◆ Required work
A: Translate into Spanish this sentence from the passage on Erie's appointment: "Erie, however, was still authorized to do business in Arizona even after the complaint was served."
B: Answer these questions from the passage on Erie's appointment:
(i) According to the passage, what is the only way to serve a foreign insurer?
(ii) How many key elements does Erie's irrevocable power of attorney have as written?
(iii) After what event does the court conclude that the appointment remained in effect?
C: Copy out everything in the passage on Erie's appointment from "Service on the director" down to "Civ. P. 4.2(a).", word for word.
*** Opening of Text block ***
Effect of the Appointment

¶ 10 We conclude that Erie’s appointment of the Director was in effect until after the suit was filed and served, and was a consent to general jurisdiction over Erie.4

¶ 11 Arizona’s registration statute provides for an irrevocable appointment of the director of insurance for service of process which remains in effect “as long as there is in force in this state any contract made by the insurer or obligations arising therefrom.” A.R.S. § 20-221(A).5 Erie’s power of attor*212ney is different than the statute, providing the appointment:

shall continue so long as any of its liability remains outstanding in said State, and that its removal from said State or dissolution shall not take away or impair the right to commence any action or legal proceeding against it, in the manner herein provided, upon a liability previously incurred.

Service on the director is the only way to serve a foreign insurer and is just as effective as if there was personal service on the insurer within the state. A.R.S. § 20-221(B); Ariz. R. Civ. P. 4.2(a).

¶ 12 As written, Erie’s irrevocable power of attorney has two key elements. First, it provides the appointment shall remain in effect “so long as any of its liability remains outstanding” in Arizona. Second, it provides that even if it removes from Arizona, the appointment “shall not ... impair the right to commence any action ... against it, in the manner herein provided, upon a liability previously incurred.”

¶ 13 We conclude that the appointment remained in effect after Erie stopped receiving premiums from Arizona. The appointment did not state it would cease once Erie stopped receiving premiums or stopped doing business in Arizona. Rather, it expressly continued if any of Erie’s “liability remain[ed] outstanding” in Arizona. Erie had outstanding liability, albeit potential, after it stopped receiving premiums in Arizona. That liability could be this lawsuit or could be on any policy of reinsurance it had issued whether the liability had already been incurred or was simply potential in nature. See A.R.S. § 20-221(A) (appointment would be “in effect as long as there is in force in this state any contract made by the insurer ... ”). Given these facts, Plaintiffs met their prima facie burden of personal jurisdiction.

¶ 14 The second aspect of the appointment, that if Erie removed from Arizona, suit could be brought against it in Arizona “upon a liability previously incurred,” does not affect our conclusion. This second aspect could be read as providing that the facts giving rise to liability must have already occurred for the appointment to still be in effect. Alternatively, it could be read as applying only if Erie ceased having authority (“removed”) to do business in Arizona. Erie, however, was still authorized to do business in Arizona even after the complaint was served.
*** Close of Text block ***
*** Opening of Input data ***
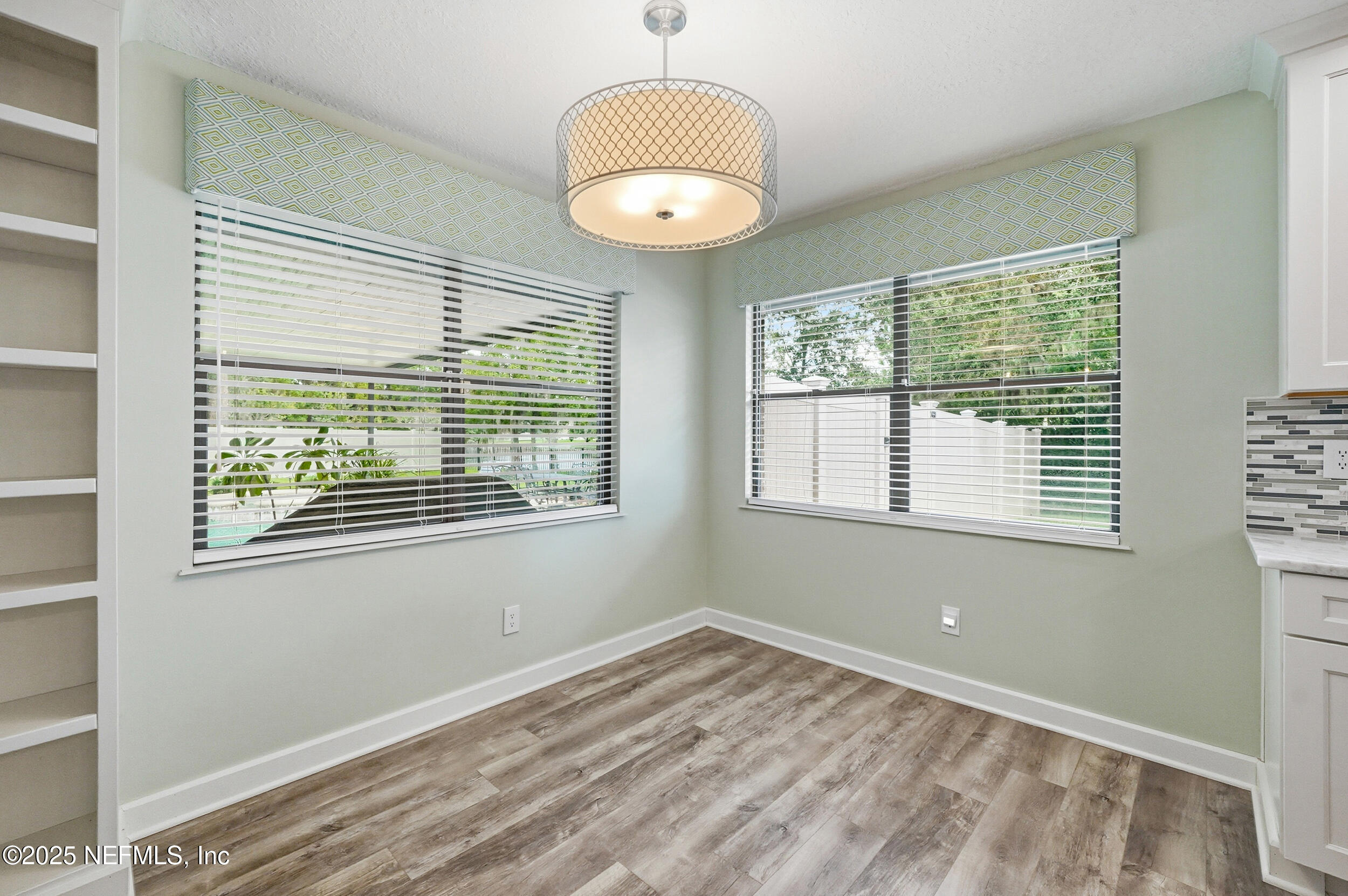 1627 RIVERGATE Trail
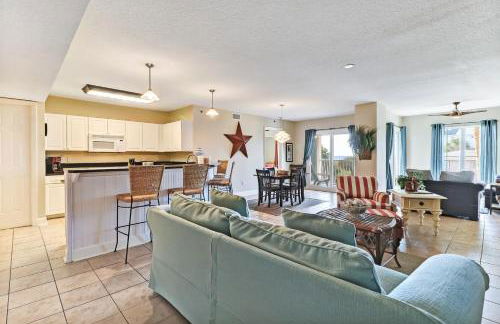 103 Terraces at Beachside - Foto 1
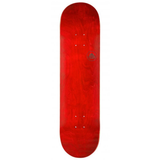 Sushi Decks Pagoda Stamp 7.875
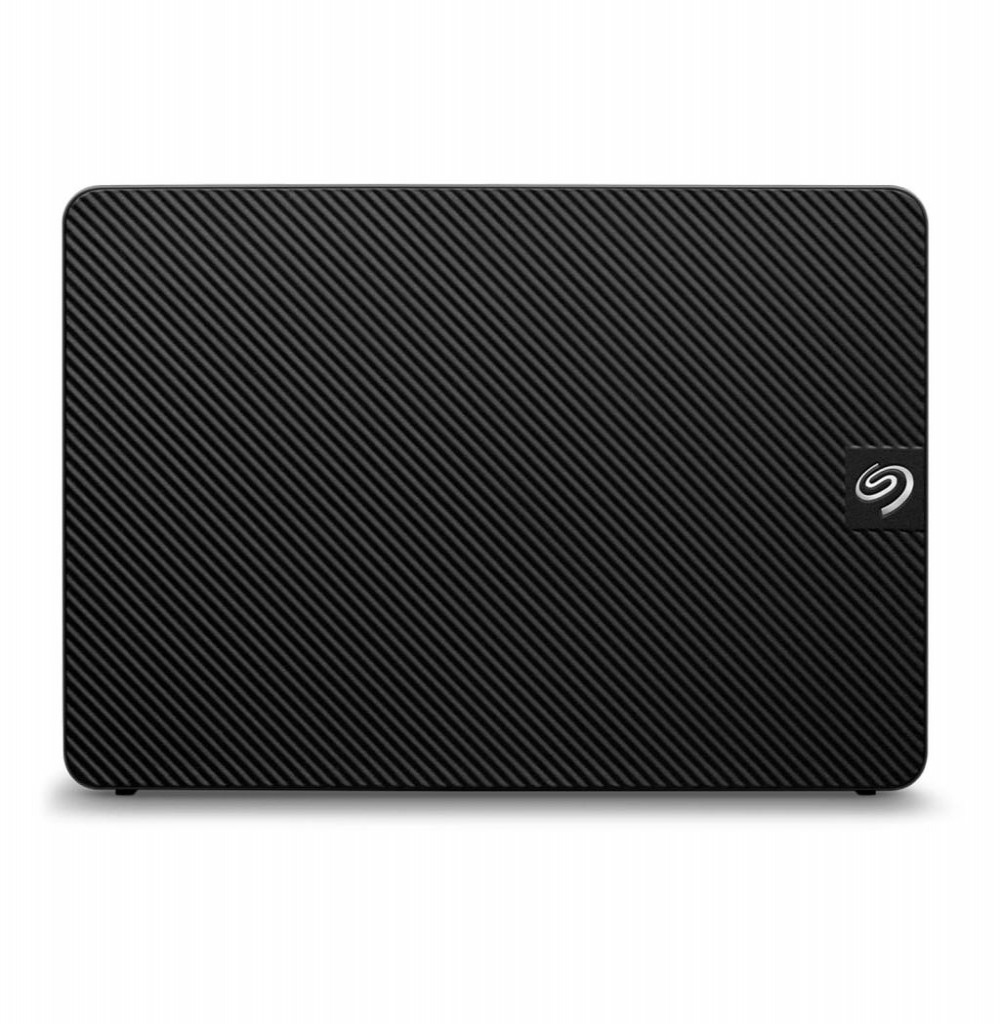 HD Externo 20TB Seagate 3.5" Expansion STKP20000400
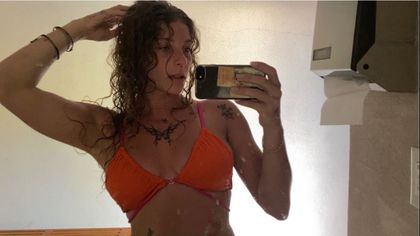 yaya579 OnlyFans picture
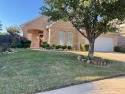 This meticulous 4 BR, 2 Bath, 2 LA, 2487 sq ft home located in for sale in Corinth Texas Denton County County on GolfHomes.com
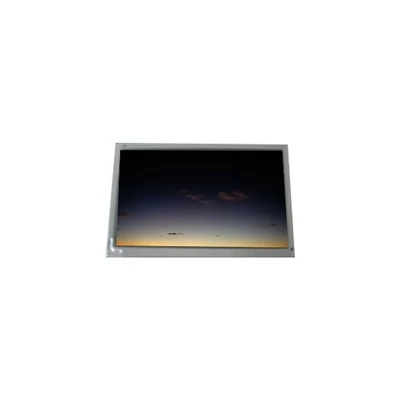 Lq201u1lw 21 20.1 inci 1600*1200 tft - skrin lcd untuk industrial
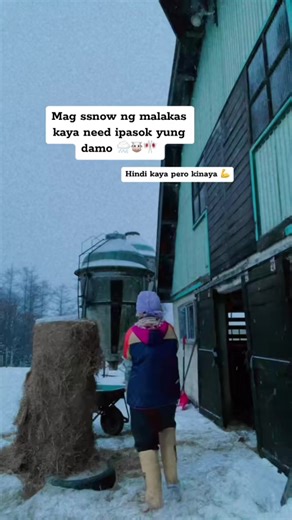 Japan days #onthisday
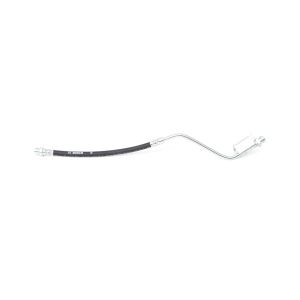 Flexible de frein BOSCH 1 987 481 876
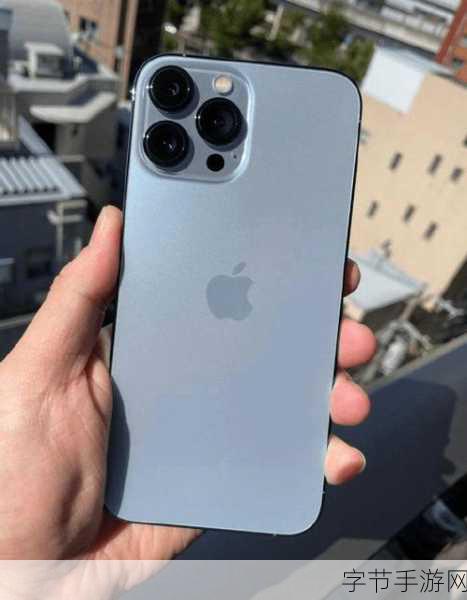王阿姨IPHONE13：王阿姨的iPhone 13背后隐藏着一个不为人知的秘密与冒险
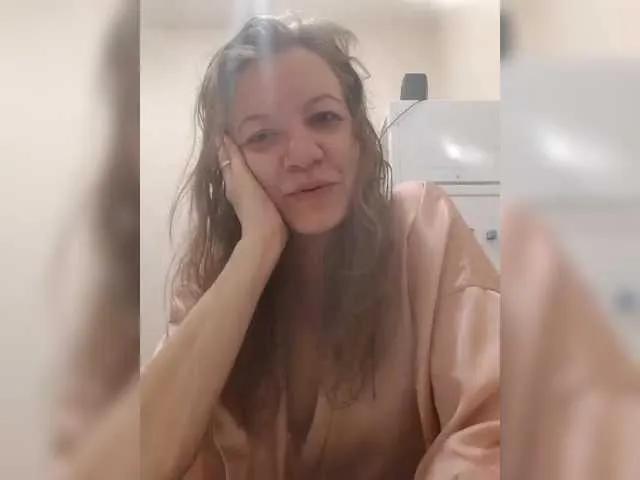 Offline Mia-Carnival on BongaCams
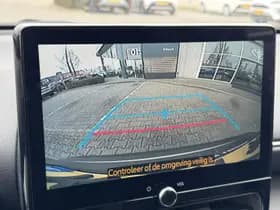 Toyota Yaris Cross thumbnail 29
*** Close of Input data ***
◆ Solutions to each task
A: Sin embargo, Erie seguía estando autorizada para hacer negocios en Arizona incluso después de que se notificara la demanda.

B:
(i) Service on the director.
(ii) Two.
(iii) After Erie stopped receiving premiums from Arizona.

C:
Service on the director is the only way to serve a foreign insurer and is just as effective as if there was personal service on the insurer within the state. A.R.S. § 20-221(B); Ariz. R. Civ. P. 4.2(a).